My guess is that many people have things that they really don’t want everyone to know that would fall into the category of “personal” rather than “secret.” Of course governments and politicians or others in authority routinely abuse the “official” system of designating some information as belonging to the class “state secrets.”
The only one of those that I am personally aware of (and involved in not keeping) occurred when I was stationed in Florida with the Air Force during the Vietnam era. One day my First Sergeant called me into his office and asked me what my security clearance level was. I told him Top Secret. He then handed me a folder and said read this. Inside was a message labeled “Secret” which said, “The Inspector General team will arrive at your base at 1300 hours [tomorrow—I don’t remember the date].” It was nice to get a heads up, but my section (Headquarters Squadron Section; Orderly Room) was already “perfect,” if I do say so myself. So, I didn’t need the warning. But it did indicate that someone at higher headquarters was circumventing the system of surprise inspections. I’ve never trusted the government since; or at least became suspicious every time some official claimed, “Sorry, that’s classified information.”
In high school I was pretty much an honest person and had nothing to hide. Naturally, I didn’t want just anyone in high school to know that I liked to suck dick, but since I remained naïve throughout the time period that 69ing was a definition of homosexuality, I still classify that item as personal and not a secret per say; you can disagree, but that was how I viewed it. Mostly because at the time, I didn’t even know what a homosexual was as I never had heard the word used or defined in my presence.
This weekend, while here at So. Lake Tahoe, I attended my 45th class reunion. I was worried that no one would remember me as I was a nerdy type who never socialized after school due to having to be home to babysit my younger siblings. I worried for nothing. Within 5 minutes one elderly dude (I can say that because the class of ’66 members are the same age and 63 is pushing “elderly” in my book; not “old”, but “senior citizens”). I didn’t not recognize him and when he began to tell me that “you lived on this street [drawing in the air with his hands] and I lived over here on Becka Street.” I knew he remembered much that I didn’t. He then “reminded” me that he had been to my house a couple of times so I could teach him how to play chess. When I asked him how we met, he looked at me and said, “Duh, high school,” and then gave me the embarrassment coup-de-gra by stating, “I was in your Explorer Scout Post.” Strangely adding to my embarrassment, just a few days earlier I had seen in the old newspapers I was researching for articles on Scouting, a large photograph of our Explorer Post and he was not in it when the photo was taken.
I met others and when the subject came up I discovered that several admitted that their parents had been alcoholics also. Most of those who shared that information (personal or secret you be the judge) with me also said that many classmates they spoke to besides me had said the same thing.
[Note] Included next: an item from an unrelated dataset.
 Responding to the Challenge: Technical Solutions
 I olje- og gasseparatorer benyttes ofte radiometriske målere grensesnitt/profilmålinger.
The biggest secret from high school then, turned out to be that while individually we all may have thought that all our classmates had “Father Knows Best” and “Leave It to Beaver” home lives, we actually had the darker side of family life in common. How much better high school could have been if we had only known and not had be to be so stressed out to not let others know of our personal pain and shame.
@ 2012
About the Author
When united with my mother and stepfather two years later in 1958, I lived first at Emerald Bay and then at South Lake Tahoe, California, graduating from South Tahoe High School in 1966. After three tours of duty with the Air Force, I moved to Denver, Colorado where I lived with my wife and four children until her passing away from complications of breast cancer four days after the 9-11 terrorist attack.
I came out as a gay man in the summer of 2010. I find writing these memories to be therapeutic.